You may be wondering about the status of Darkpages. Well, for the time being it’s shelved. I have most of the art done (and while busy, Jon always finds time to send me a new inked piece  now and then) but the real problem is my lack of drive. For a game that was supposed to come out in June, 2006… well, it’s taken a bit longer, hasn’t it? That’s the nature of the beast.

I want to finish it but for the time being it’s not looking good. I have upwards of 24 drafts of the game document and it’s not anywhere it needs to be.

The ashcan I released at GenCon was cute and fun to do and it’s nice to have people say pleasant things about it, but it’s not even close to what I want for the finished game.

I suspect I’ll plug away at it now and then. But here’s the thing about writing a game where the bad guys win: it’s kinda depressing.

Mar
26
Posted by Jared Sorensen at 1:09 am

The shop bears an inscription above the doorway:

Deus ex machina. God from the machine.

In this case, la machina… a very expensive, very shiny espresso maker. God, one would assume, would be coffee.

“How long you been awake?” he asks me, hands jitterbugging along the paper on the table.

I brush the question aside and call for another plate of french toast.

He says he’s been awake for four days straight. He sees things in his dreams, so he prefers not to dream anymore. I tell him this isn’t healthy. He looks at me as if to say, “Duh.”

Me? I feel a bit worn, a bit frayed at times but he’s unraveling before my eyes. I can see the red veins around his iris, the tremor in his upper lip, his fingers, his tense body posture. I ask this guy if he’s using and he says, “No… no, no drugs. Just the bean.”

Two vampires on skates roll in. I ignore them as best I can.

“So, bad dreams. Yeah.”

He orders another demitasse of espresso. Dark, rich. A shot of artificial adrenaline. I dive into my french toast and ponder the inevitable follow-up.

“You’re the only one who doesn’t?” he asks me and I say yes around a mouthful of lost bread, butter and faux-maple syrup. The kind that comes in little plastic pods with the peel-off lid and the diabetes-inducing contents.

“Millar’s on the East Coast, so’s the Roach, I hear. I don’t talk to either of them much, though I know they’ve tangled in this recent past. The others? No idea where they are. But yeah, I’m the one who got the permanent No-Doze.”

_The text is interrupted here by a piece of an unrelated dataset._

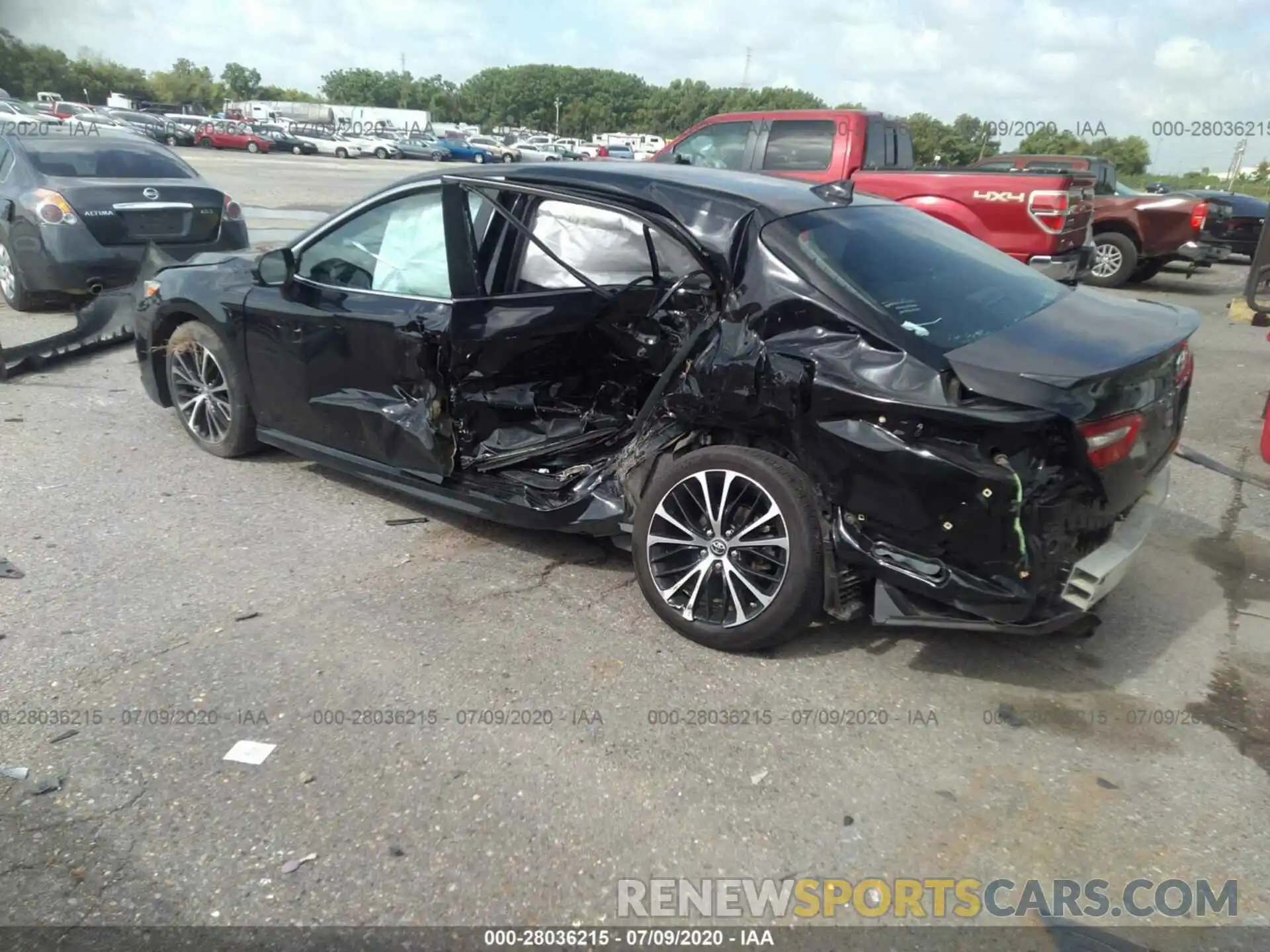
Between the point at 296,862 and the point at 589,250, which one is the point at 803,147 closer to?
the point at 589,250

He looks forlorn. I toss him my ace card, to keep him interested. “Of course, there’s rumors of a second round of test subjects.”

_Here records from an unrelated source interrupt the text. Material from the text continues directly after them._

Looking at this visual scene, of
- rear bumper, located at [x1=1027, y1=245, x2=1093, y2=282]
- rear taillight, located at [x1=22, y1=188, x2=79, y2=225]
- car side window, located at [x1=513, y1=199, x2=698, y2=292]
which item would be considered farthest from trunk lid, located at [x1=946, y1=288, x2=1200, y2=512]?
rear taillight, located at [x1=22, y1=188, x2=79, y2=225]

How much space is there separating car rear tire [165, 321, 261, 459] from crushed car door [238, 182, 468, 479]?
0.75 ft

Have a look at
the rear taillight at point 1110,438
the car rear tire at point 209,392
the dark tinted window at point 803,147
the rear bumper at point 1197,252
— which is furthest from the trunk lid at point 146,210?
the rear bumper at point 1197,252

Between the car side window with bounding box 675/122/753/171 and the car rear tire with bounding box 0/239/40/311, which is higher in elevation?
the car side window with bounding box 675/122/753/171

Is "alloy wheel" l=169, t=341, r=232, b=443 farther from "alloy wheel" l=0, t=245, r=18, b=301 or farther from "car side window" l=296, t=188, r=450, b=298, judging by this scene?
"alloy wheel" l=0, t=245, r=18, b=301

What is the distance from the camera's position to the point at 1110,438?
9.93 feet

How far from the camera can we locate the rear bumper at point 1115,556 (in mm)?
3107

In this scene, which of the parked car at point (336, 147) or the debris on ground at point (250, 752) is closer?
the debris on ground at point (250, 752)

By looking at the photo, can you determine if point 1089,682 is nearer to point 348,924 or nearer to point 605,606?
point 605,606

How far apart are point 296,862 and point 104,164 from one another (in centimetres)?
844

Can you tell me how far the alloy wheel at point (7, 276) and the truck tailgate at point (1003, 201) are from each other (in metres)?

He looks up from his coffee, thick with Splenda.

“Mister Rote. I’d… I’m really in a bad way here. If you can just give me a name, a lead… anything!”

I write down a phone number on corner of the paper tablecloth and tear it off.

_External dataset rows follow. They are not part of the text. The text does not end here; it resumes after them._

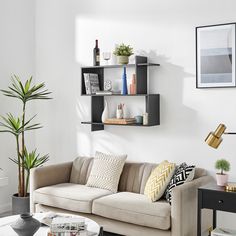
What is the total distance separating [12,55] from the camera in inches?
211

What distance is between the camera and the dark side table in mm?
3537

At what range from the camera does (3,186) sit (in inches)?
208

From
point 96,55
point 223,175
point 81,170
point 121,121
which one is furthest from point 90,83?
point 223,175

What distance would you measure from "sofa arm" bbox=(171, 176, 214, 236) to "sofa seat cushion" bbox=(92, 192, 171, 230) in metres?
0.08

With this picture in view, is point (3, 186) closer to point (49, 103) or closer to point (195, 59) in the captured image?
point (49, 103)

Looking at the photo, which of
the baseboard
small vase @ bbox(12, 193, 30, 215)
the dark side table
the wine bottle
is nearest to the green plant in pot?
small vase @ bbox(12, 193, 30, 215)

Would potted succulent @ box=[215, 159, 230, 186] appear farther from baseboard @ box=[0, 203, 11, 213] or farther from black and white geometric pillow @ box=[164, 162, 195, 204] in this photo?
baseboard @ box=[0, 203, 11, 213]

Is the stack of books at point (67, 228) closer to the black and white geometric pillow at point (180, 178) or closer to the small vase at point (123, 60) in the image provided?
the black and white geometric pillow at point (180, 178)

“You call this guy. You ask him about the Dark.” I hand it to him.

“The dark?”

I pull the paper away, catch his eyes and fix them with my own. “Capital D. Man means business. Don’t go during the nighttime.”

The guy takes the paper and stuffs it into a wallet full of newspaper clippings and business cards and receipts but not much else.

“What happens at night?”

I shake my head, hoping he’d have at least enough to cover the tip. ”That’s when he sleeps.”

At least he paid in advance, I think to myself.

The vampires were giggling at something on their cell phones when I left. Something funny. Funny to vampires.